We have many conversations about Disaster Recovery at our clients’ Technology Alignment Review meetings. When we update the Technology Action Plan a typical outcome is that someone has to decide which systems are most important for the best business resilience.
The easy answer to this is “it all needs backed up” and that’s quite correct, because everything has to be preserved from the risks of ransomware or hardware failure. That’s all the business’s data, and also the operating systems on which the data is stored and processed.
However, it’s usually easier to back up systems than restore them because the backups can be trickled off to storage a little at a time as files change over the working day. The problem comes with the recovery because the accumulated data volume is probably too big to be recovered as easily as it was backed up.
So we need to prioritise – what do you need to recover, how quickly, and what do you need recovered first?
Putting system recovery into priority order is difficult, and it’s a question for someone who knows the business systems and procedures very well.
It’s especially important for backups sent to the cloud because the recovery bottleneck is usually the speed of the internet connection. When all of the systems and data have to come back to the business in a hurry is not the time to find it’s going to take a week to get it all downloaded.

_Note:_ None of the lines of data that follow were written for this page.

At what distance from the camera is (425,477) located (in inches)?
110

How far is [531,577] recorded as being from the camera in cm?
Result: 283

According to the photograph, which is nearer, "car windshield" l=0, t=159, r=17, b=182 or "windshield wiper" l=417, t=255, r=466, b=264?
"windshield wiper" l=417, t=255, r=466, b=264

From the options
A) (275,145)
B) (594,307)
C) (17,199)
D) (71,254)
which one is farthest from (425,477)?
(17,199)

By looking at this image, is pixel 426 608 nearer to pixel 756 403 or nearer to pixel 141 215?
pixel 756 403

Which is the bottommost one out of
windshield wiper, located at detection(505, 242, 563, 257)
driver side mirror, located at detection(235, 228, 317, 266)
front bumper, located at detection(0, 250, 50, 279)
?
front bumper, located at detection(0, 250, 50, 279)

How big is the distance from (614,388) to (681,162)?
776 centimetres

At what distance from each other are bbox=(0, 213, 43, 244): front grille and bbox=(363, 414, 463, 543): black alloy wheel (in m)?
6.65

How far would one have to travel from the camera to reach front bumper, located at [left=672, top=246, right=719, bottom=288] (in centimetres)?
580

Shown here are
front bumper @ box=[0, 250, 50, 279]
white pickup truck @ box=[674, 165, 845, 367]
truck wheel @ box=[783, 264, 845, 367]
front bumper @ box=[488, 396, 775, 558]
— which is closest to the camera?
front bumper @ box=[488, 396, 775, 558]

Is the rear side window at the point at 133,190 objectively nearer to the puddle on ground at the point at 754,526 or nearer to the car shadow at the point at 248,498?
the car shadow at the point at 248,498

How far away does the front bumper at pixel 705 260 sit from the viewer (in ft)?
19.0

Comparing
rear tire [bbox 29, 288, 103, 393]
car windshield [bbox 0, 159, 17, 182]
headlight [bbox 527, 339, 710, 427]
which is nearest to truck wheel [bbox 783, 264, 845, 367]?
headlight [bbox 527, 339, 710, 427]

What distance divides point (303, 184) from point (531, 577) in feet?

In the next few blogs we’ll explore some things to consider when setting these priorities. We’ll also suggest a way to avoid having to download all of your systems and data in that pressured time just after an incident.
And just to clarify, we’ll be talking about the traditional sorts of data disaster – loss of access, loss of data, and loss of people. We’ll include the direct problems the business might face after a ransomware attack, for example, but not the reputational issues from the theft and exposure of data. Maybe we’ll get to that in due course!